As this work is based on a novel approach with relatively simple simulation and experimental implementations, there is room for improvement and optimization. The focus measure function is highly dependent on the surface texture and illumination characteristics. Therefore depending on different practical applications, different textures and different illumination strategies can be examined. The shape of the surface used during the experiments was rather basic. A system whose aim is to be used on a production line must be able to deal with complex shapes. The presented approaches, however, can also deal with more complex shapes, although one must reckon with higher number of iterations. We will also test different optimization algorithms that are relatively more sample efficient for acquiring the desired robot motion. This would enable us to test the method with more complex free-form surfaces.

9 Conclusion

In this work, a method for automatic adaptation of an industrial robot to different uncertainties in its environment, based only on the focus measure feedback quantity is presented. In a robot-based surface quality inspection scenario, the robot’s end-effector is equipped with a camera and a light source. Here, the same camera was used for robot motion generation and adaptation. The task could be divided into three sub-tasks: (1) Obtaining the optimal distance and orientation of the end-effector from the surface, (2) Generating a trajectory to scan an uneven surface, which is not previously known, (3) Adapting the starting point of the scanning motion of the end-effector, given that the exact position of the surface is not known. The first sub-task was tested with real-world experiments. Fibonacci search method was used to obtain optimal distance and orientation. The second and third sub-tasks were implemented both in simulations and in the real world. CMA-ES and RWPL algorithms were used to generate a trajectory to scan the unknown surface. For the third sub-task, in the simulations the Nelder-Mead search method was used. While as a proof-of-concept during the experiments only a simple line search method was used, more complex problems can also be solved with the proposed methods. For the first sub-task using the focus measure precisions under 1 mm in translational, and 0.1\(^\text {o}\) in angular directions were obtained. In the experiments carried out for the second sub-task it is shown that the optimized trajectory was obtained within 50 iterations for scanning an unknown free-form surface. Finally, in the framework of the third sub-task it was possible to localize the position of the surface with less than 30 iterations during the experiments.

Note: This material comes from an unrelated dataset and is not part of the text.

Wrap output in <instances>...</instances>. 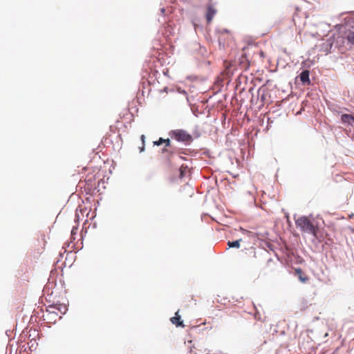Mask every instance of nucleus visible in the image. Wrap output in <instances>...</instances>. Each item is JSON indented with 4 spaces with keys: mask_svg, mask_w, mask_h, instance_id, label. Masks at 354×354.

The algorithms used in this work were chosen based on their simplicity to be implemented and be applied. In the future, further algorithms will be tested. With the above-mentioned improvements and assessments, the current work has the potential to provide solutions to real-world challenges in the field of manufacturing.

This approach of generating a desired behavior for a robot can also be applied to other novel inspection and characterization methods which employ different sensor technology than an imaging sensor, such as a tactile sensor.